Nganjuk Warta Global Jatim.id
Dugaan kebocoran pendapatan daerah dari sektor pertambangan galian C di Kabupaten Nganjuk kembali mencuat. Kritik keras datang dari Ketua Lembaga Swadaya Masyarakat Forum Aspirasi &Advokasi Masyarakat (FAAM), Achmad Ulinuha, yang menilai Badan Pendapatan Daerah (Bapenda) Nganjuk tidak maksimal dan terkesan setengah hati dalam menggali potensi pajak dari sektor tambang.
Menurut Achmad, kebocoran PAD dari sektor galian C sudah menjadi persoalan lama yang seolah dibiarkan tanpa penyelesaian serius. Padahal, sistem pengawasan dan penarikan pajak dari aktivitas tambang sebenarnya sangat sederhana jika ada kemauan dan integritas dalam pelaksanaan tugas.
“Ini soal kemauan. Kalau memang Bapenda mau bekerja dengan benar dan sungguh-sungguh, tidak sulit. Volume yang ditambang pasti akan sama dengan volume yang diterima oleh customer, terutama untuk kebutuhan urugan atau pembangunan,” tegas Achmad, Jumat (18/4/2025).
Ia menjelaskan, proses penarikan pajak seharusnya bisa dimulai dari pendataan penerima urugan atau material tambang. Dari situ, volume dapat dihitung, dan kewajiban pajak bisa ditetapkan sebelum kegiatan distribusi dilakukan.

(Item tersimpan dari sebuah koleksi)

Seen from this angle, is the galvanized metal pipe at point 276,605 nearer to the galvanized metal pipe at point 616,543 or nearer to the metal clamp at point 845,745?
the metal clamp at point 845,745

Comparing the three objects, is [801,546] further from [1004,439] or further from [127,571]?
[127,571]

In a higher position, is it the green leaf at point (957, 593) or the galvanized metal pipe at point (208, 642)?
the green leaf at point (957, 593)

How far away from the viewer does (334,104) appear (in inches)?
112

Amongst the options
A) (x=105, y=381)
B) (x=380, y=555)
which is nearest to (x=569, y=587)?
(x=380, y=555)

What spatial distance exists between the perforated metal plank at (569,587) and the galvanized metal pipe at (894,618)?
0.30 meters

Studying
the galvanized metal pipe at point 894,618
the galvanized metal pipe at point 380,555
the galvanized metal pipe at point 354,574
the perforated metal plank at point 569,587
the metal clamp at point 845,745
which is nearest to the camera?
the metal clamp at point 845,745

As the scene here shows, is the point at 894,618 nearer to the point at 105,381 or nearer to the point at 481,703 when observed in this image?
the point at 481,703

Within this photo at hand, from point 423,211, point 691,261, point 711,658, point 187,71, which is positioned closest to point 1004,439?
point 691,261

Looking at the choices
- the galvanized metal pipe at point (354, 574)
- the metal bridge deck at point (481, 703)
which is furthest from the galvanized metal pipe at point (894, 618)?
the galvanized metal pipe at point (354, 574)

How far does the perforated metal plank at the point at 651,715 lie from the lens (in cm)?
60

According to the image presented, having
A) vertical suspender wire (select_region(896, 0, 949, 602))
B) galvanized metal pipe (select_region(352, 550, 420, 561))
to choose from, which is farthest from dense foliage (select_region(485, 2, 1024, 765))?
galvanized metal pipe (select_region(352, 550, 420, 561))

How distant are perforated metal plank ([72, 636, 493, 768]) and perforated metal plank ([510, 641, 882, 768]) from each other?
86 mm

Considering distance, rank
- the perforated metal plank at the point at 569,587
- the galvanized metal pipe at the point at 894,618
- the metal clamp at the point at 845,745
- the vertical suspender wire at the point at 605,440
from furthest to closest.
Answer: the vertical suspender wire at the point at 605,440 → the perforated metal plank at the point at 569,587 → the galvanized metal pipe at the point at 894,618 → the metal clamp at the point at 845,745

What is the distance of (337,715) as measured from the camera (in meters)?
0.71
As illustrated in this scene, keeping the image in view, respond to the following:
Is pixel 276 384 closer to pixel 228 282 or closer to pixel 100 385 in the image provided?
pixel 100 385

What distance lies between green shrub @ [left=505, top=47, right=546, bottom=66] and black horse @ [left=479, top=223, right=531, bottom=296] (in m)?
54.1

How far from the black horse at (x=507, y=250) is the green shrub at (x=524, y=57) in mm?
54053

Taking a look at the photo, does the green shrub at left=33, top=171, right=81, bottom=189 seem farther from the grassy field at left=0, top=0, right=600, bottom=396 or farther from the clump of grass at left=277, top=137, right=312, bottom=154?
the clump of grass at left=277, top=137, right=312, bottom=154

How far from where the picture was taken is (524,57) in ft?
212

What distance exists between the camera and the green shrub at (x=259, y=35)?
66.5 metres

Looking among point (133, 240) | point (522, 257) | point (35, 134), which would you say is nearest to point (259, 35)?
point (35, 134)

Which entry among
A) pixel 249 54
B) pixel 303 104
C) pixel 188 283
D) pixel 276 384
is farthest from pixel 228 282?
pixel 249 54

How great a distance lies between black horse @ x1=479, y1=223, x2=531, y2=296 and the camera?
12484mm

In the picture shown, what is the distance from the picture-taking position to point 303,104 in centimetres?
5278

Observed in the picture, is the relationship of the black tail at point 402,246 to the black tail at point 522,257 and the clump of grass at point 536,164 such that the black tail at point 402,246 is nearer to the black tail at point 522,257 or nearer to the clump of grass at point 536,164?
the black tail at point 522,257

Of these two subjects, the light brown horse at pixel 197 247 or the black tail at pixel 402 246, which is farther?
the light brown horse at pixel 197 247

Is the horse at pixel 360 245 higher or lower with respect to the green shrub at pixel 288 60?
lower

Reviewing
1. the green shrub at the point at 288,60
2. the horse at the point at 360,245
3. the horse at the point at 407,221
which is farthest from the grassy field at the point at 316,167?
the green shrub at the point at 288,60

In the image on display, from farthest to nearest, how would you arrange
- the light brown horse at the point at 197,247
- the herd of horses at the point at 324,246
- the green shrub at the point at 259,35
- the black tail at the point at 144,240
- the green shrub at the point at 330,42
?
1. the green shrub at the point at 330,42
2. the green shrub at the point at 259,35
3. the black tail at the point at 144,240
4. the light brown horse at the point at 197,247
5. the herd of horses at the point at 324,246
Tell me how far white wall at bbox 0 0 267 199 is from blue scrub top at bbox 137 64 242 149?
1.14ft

§ **Latihan Tertulis**
Menurut teks tentang pajak galian C di Nganjuk, mengapa Achmad menilai penarikan pajak dari aktivitas tambang tidak sulit? Jawablah dalam satu hingga tiga kalimat.

§ **Hasil Akhir**
Achmad menilai penarikan pajak tidak sulit asalkan Bapenda mau bekerja dengan benar dan sungguh-sungguh. Alasannya, volume yang ditambang pasti sama dengan volume yang diterima oleh customer, terutama untuk kebutuhan urugan atau pembangunan. Oleh karena itu, volume dapat dihitung dari pendataan penerima material, dan kewajiban pajak dapat ditetapkan sebelum distribusi dilakukan.